ЧТО ТРЕБУЕТСЯ: Перепишите без изменений фрагмент приведенного ниже отрывка о прозе Шолохова, который открывается словами «Шофер пригнал из» и завершается словами «же время неоднозначна.».

ОТРЫВОК ДЛЯ ЧТЕНИЯ:
==============================
Шофер пригнал из хутора машину, подошел к лодке и сказал, берясь за весло: «Если это проклятое корыто не развалится на воде, — часа через два приедем, раньше не ждите». После плоскодонки, посудины и лодки «это проклятое корыто» звучит, как прорвавшаяся эмоция, бранная стихия топит в себе лодку. Но во всем этом нет никакой напряженности, изысканности, речь Шолохова ярко реалистична, непосредственна и в то же время неоднозначна.
Иногда писатель запинается, будто им на миг овладевает чуть не косноязычие, но так нужно: это тусклый пассаж перед сильной фразой. Вот пример такого контраста.
«Был полдень. Солнце светило горячо, как в мае. Я надеялся, что папиросы скоро высохнут. Солнце светило так горячо, что я уже пожалел о том, что надел в дорогу солдатские ватные штаны и стеганку». Не сразу видно, к чему это повторенье в три «что» в двух строках. Но дальше, дальше: «Это был первый после зимы по-настоящему теплый день. Хорошо было сидеть на плетне вот так одному, целиком покорясь тишине и одиночеству, и, сняв с головы старую солдатскую ушанку, сушить на ветерке мокрые после тяжелой гребли волосы, бездумно следить за проплывающими в блеклой синеве белыми грудастыми облаками».
В этом лирическом замедлении, замирании рассказа автор поглощен безмятежным созерцанием, как Дамаскин, благословляющий леса, долины, нивы, горы и эту нищую суму... И тем разительнее смена дум и чувств, когда в рассказ вступает Андрей Соколов.
Последующие вкрапления авторской речи в монолог Андрея Соколова и концовка повести (как меняющийся свет из глубины сцены) определяют изменения тональностей — от упоения привольем весны до жгучей скорби.
Основная тональность рассказа все время в глубине, в этом авторском аккомпанементе, который полнозвучно слышится в концовке. Это уже не созерцательное наслаждение первым теплым днем, это наболевшая память непереносных бед и жестоких невзгод русского человека, сумрак нескладной жизни Андрея Соколова и его Ванюшки, озаренный верой в этих людей: «Что-то ждет их впереди? И хотелось бы думать, что этот русский человек, человек несгибаемой воли, выдюжит, и около отцовского плеча вырастет тот, который, повзрослев, сможет все вытерпеть, все преодолеть на своем пути, если к этому позовет его Родина».
==============================
ВЫБОРКА ЗАПИСЕЙ:

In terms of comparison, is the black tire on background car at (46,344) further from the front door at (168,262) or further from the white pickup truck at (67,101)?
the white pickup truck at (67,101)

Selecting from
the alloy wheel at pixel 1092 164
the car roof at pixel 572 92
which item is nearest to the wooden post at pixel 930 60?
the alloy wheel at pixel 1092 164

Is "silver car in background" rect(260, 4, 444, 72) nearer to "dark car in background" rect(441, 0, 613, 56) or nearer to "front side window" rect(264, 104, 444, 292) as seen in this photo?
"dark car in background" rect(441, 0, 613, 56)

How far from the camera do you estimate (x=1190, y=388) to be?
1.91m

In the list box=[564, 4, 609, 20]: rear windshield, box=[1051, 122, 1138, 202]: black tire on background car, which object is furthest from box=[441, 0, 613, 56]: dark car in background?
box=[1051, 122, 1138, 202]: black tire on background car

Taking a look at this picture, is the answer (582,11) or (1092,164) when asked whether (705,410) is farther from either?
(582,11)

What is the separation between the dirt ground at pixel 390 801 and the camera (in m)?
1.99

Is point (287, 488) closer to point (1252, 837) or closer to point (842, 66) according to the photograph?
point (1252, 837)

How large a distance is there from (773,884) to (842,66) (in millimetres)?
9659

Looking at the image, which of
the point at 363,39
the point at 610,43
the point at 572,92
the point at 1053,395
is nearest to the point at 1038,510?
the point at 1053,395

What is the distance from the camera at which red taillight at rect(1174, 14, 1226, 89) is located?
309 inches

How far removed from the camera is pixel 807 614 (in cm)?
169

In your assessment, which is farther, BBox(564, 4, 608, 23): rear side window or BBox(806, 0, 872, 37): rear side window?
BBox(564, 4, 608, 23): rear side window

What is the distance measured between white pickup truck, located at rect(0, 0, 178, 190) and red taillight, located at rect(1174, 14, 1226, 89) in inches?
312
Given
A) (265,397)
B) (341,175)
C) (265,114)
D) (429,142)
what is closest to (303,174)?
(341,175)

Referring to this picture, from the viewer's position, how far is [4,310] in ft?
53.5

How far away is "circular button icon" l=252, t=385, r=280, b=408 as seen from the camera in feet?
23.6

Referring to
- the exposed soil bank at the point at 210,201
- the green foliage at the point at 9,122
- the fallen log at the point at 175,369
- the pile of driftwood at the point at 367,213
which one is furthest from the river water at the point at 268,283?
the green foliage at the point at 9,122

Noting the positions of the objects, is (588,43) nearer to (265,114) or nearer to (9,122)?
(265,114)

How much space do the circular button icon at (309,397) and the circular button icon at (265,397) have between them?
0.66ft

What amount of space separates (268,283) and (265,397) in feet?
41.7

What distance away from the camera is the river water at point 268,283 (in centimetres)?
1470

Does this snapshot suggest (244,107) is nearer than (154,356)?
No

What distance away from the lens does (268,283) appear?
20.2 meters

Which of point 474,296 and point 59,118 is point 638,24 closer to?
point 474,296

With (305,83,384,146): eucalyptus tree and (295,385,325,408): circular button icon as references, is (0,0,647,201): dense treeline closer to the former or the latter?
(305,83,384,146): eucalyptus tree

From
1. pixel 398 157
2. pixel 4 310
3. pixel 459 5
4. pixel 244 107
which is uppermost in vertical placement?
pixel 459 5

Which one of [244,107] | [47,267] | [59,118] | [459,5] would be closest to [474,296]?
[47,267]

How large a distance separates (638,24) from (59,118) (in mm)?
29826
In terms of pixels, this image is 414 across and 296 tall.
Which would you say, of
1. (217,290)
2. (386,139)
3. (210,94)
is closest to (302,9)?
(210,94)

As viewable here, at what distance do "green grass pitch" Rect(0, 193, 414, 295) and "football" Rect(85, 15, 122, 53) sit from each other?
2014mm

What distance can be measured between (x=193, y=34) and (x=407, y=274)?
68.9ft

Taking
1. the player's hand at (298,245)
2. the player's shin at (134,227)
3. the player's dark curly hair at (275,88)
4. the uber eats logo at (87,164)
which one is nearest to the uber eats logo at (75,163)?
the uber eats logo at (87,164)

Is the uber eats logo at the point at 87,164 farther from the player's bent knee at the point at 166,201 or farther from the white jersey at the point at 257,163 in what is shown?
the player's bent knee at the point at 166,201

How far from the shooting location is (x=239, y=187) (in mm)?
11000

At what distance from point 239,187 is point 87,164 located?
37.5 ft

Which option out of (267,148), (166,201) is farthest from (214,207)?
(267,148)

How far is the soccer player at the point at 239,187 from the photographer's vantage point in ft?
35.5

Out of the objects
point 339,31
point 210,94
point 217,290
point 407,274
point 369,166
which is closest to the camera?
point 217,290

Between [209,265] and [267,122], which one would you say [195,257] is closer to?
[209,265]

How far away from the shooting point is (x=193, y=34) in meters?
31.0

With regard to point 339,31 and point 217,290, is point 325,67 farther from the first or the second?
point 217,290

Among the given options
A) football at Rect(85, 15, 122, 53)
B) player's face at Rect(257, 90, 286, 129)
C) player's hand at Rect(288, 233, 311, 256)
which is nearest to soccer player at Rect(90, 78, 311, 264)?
==============================
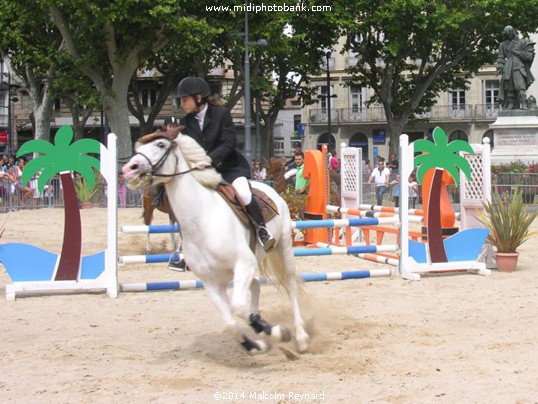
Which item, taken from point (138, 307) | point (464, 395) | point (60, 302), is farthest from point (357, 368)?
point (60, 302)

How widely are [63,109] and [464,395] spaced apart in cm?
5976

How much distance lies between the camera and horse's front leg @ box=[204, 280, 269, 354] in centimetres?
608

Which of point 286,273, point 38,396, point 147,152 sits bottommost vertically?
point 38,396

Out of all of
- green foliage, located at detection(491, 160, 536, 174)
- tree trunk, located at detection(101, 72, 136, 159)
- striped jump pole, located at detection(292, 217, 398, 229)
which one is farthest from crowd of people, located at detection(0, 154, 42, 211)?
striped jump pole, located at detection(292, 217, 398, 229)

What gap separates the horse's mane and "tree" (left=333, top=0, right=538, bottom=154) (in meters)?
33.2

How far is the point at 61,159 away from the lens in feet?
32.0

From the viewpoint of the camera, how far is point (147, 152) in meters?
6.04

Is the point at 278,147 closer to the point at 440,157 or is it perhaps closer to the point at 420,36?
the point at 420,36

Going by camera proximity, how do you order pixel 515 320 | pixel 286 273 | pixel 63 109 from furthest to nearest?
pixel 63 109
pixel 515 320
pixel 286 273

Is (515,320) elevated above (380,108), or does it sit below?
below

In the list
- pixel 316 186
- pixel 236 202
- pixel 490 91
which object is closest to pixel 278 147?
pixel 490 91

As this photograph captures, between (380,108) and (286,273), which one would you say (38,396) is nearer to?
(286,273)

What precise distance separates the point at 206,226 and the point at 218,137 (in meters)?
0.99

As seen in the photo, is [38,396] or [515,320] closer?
==============================
ПРАВИЛЬНЫЙ ОТВЕТ:
Шофер пригнал из хутора машину, подошел к лодке и сказал, берясь за весло: «Если это проклятое корыто не развалится на воде, — часа через два приедем, раньше не ждите». После плоскодонки, посудины и лодки «это проклятое корыто» звучит, как прорвавшаяся эмоция, бранная стихия топит в себе лодку. Но во всем этом нет никакой напряженности, изысканности, речь Шолохова ярко реалистична, непосредственна и в то же время неоднозначна.